** BEGIN **

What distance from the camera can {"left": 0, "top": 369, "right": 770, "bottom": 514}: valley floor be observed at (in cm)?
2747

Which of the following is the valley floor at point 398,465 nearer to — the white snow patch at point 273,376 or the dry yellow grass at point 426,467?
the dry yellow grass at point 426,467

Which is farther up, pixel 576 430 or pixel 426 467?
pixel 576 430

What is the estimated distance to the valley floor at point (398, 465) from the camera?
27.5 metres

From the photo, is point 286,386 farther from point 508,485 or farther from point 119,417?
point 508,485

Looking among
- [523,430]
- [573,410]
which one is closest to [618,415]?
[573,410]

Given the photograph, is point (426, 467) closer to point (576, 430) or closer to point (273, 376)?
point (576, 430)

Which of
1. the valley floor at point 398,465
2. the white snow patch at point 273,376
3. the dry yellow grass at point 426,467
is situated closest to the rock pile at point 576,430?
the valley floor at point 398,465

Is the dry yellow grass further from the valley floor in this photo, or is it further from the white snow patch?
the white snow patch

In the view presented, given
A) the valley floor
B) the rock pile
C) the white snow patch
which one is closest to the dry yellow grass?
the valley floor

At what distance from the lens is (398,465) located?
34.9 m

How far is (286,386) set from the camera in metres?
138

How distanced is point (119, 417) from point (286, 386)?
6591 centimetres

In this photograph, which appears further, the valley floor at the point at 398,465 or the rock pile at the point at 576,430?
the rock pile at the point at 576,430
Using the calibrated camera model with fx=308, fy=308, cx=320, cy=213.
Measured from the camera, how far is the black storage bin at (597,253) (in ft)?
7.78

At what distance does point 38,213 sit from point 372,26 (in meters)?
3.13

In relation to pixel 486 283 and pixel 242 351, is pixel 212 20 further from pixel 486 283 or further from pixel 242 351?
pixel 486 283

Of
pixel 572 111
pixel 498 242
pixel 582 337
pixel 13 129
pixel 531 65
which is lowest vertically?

** END **

Return every line of the listing above, unchanged and in the same order.

What distance from the camera can {"left": 0, "top": 369, "right": 770, "bottom": 514}: valley floor be observed at (in cm)?
2747

Which of the following is the valley floor at point 398,465 nearer to — the white snow patch at point 273,376 or the dry yellow grass at point 426,467?
the dry yellow grass at point 426,467

Which is farther up, pixel 576 430 or pixel 426 467?
pixel 576 430

What is the estimated distance to the valley floor at point (398, 465) from the camera?
27.5 metres

From the photo, is point 286,386 farther from point 508,485 or farther from point 119,417?
point 508,485

Looking among
- [523,430]
- [573,410]
which one is closest to [618,415]?
[573,410]

Given the photograph, is point (426, 467) closer to point (576, 430) or closer to point (273, 376)?
point (576, 430)

Which of
1. the valley floor at point 398,465
2. the white snow patch at point 273,376
3. the dry yellow grass at point 426,467
is situated closest to the rock pile at point 576,430?
the valley floor at point 398,465

Is the dry yellow grass further from the valley floor in this photo, or is it further from the white snow patch?
the white snow patch

In the view presented, given
A) the valley floor
B) the rock pile
C) the white snow patch
which one is closest to the dry yellow grass?
the valley floor

At what distance from the lens is (398,465) located?
34.9 m

How far is (286,386) set from the camera in metres?
138

How distanced is point (119, 417) from point (286, 386)?
6591 centimetres

In this photograph, which appears further, the valley floor at the point at 398,465 or the rock pile at the point at 576,430?
the rock pile at the point at 576,430
Using the calibrated camera model with fx=308, fy=308, cx=320, cy=213.
Measured from the camera, how far is the black storage bin at (597,253) (in ft)?
7.78

At what distance does point 38,213 sit from point 372,26 (in meters)?
3.13

In relation to pixel 486 283 and pixel 242 351, is pixel 212 20 further from pixel 486 283 or further from pixel 242 351?
pixel 486 283

Of
pixel 572 111
pixel 498 242
pixel 582 337
pixel 13 129
pixel 531 65
which is lowest vertically?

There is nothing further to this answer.